### Fragment
Kieswet/Hoofdstuk Z
Hoofdstuk Z. Straf-, slot- en overgangsbepalingen
§ 1. Strafbepalingen
[bewerken]Artikel Z 1
Degene die stembiljetten, kiezerspassen, volmachtbewijzen of briefstembewijzen namaakt of vervalst met het oogmerk deze als echt en onvervalst te gebruiken of door anderen te doen gebruiken, wordt gestraft met gevangenisstraf van ten hoogste zes jaren of geldboete van de vierde categorie.
Artikel Z 2
Degene die opzettelijk als echt en onvervalst gebruikt of door anderen doet gebruiken stembiljetten, kiezerspassen, volmachtbewijzen of briefstembewijzen, die hij zelf heeft nagemaakt of vervalst of waarvan de valsheid of vervalsing hem, toen hij ze ontving, bekend was, of deze, met het oogmerk om ze als echt en onvervalst te gebruiken of door anderen te doen gebruiken, in voorraad heeft, wordt gestraft met gevangenisstraf van ten hoogste zes jaren of geldboete van de vierde categorie.

### Aangeleverde records
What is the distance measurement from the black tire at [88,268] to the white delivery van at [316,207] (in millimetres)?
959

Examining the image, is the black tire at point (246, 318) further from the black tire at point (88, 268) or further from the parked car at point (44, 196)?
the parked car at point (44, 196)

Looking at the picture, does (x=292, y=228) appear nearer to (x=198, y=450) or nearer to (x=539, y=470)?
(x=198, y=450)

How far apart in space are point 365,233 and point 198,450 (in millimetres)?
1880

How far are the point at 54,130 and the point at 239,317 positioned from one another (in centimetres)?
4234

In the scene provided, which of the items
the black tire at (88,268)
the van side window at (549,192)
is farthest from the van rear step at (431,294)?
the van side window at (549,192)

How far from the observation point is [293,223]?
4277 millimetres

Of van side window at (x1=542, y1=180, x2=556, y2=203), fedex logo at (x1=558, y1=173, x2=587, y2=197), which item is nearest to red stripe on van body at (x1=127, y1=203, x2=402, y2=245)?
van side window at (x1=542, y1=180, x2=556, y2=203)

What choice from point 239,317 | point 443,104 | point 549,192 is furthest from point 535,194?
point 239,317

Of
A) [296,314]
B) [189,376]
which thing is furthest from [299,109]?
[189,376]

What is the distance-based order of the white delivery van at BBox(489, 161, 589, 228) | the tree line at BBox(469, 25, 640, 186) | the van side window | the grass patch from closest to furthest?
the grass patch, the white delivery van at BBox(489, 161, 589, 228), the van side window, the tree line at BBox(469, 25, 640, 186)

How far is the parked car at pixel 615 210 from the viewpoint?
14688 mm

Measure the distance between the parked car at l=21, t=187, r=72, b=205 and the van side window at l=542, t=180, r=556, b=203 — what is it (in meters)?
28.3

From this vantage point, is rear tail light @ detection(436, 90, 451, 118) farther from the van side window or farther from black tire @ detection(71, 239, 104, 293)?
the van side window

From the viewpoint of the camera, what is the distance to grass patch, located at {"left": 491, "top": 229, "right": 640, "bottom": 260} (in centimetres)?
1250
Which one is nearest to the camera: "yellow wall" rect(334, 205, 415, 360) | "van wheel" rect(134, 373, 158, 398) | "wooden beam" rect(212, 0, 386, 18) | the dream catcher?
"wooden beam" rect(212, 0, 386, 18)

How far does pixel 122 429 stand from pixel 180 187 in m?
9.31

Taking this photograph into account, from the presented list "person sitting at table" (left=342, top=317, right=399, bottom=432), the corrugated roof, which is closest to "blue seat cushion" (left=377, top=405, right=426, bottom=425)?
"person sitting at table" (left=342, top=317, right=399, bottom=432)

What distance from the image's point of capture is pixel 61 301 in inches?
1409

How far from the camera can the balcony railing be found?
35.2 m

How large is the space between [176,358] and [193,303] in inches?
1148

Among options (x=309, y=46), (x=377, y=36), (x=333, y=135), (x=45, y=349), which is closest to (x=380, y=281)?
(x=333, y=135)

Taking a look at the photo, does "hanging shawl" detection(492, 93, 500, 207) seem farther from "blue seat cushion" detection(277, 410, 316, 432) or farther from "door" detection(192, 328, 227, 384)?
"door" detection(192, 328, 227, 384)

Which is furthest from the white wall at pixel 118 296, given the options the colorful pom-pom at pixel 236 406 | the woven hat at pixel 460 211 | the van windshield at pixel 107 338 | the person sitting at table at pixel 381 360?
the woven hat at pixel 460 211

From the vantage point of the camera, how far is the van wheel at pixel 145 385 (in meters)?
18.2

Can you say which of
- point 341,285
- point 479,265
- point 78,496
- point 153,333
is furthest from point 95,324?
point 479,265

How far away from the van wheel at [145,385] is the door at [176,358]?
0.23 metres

### Opdrachten
**1.** Zet de records vanaf de regel met "How far are" tot en met de regel met "4277 millimetres" om naar een CSV met twee kolommen, "invoer" en "uitvoer", met één rij per record. Plaats elk veld tussen aanhalingstekens en vervang regeleinden door spaties.
**2.** Schrijf het fragment over de strafbepalingen uit de Kieswet verder na de laatste zin.

### Antwoorden
**1.**
invoer,uitvoer
"How far are the point at 54,130 and the point at 239,317 positioned from one another (in centimetres)?","4234"
"In the scene provided, which of the items the black tire at (88,268) the van side window at (549,192) is farthest from the van rear step at (431,294)?","the van side window at (549,192)"
"How far from the observation point is [293,223]?","4277 millimetres"

**2.**
Artikel Z 3
Degene die stembiljetten, kiezerspassen, volmachtbewijzen of briefstembewijzen voorhanden heeft met het oogmerk deze wederrechtelijk te gebruiken of door anderen te doen gebruiken, wordt gestraft met gevangenisstraf van ten hoogste twee jaren of geldboete van de vierde categorie.
Artikel Z 4
1. Degene die bij een verkiezing door gift of belofte een kiezer omkoopt om volmacht te geven tot het uitbrengen van zijn stem, wordt gestraft met gevangenisstraf van ten hoogste zes maanden of geldboete van de derde categorie.
2. Degene die bij een verkiezing door gift of belofte een kiezer omkoopt dan wel anderszins daartoe dwingt om een verklaring als bedoeld in artikel H 4, eerste lid, af te leggen ter ondersteuning van een lijst, wordt gestraft met gevangenisstraf van ten hoogste zes maanden of geldboete van de derde categorie.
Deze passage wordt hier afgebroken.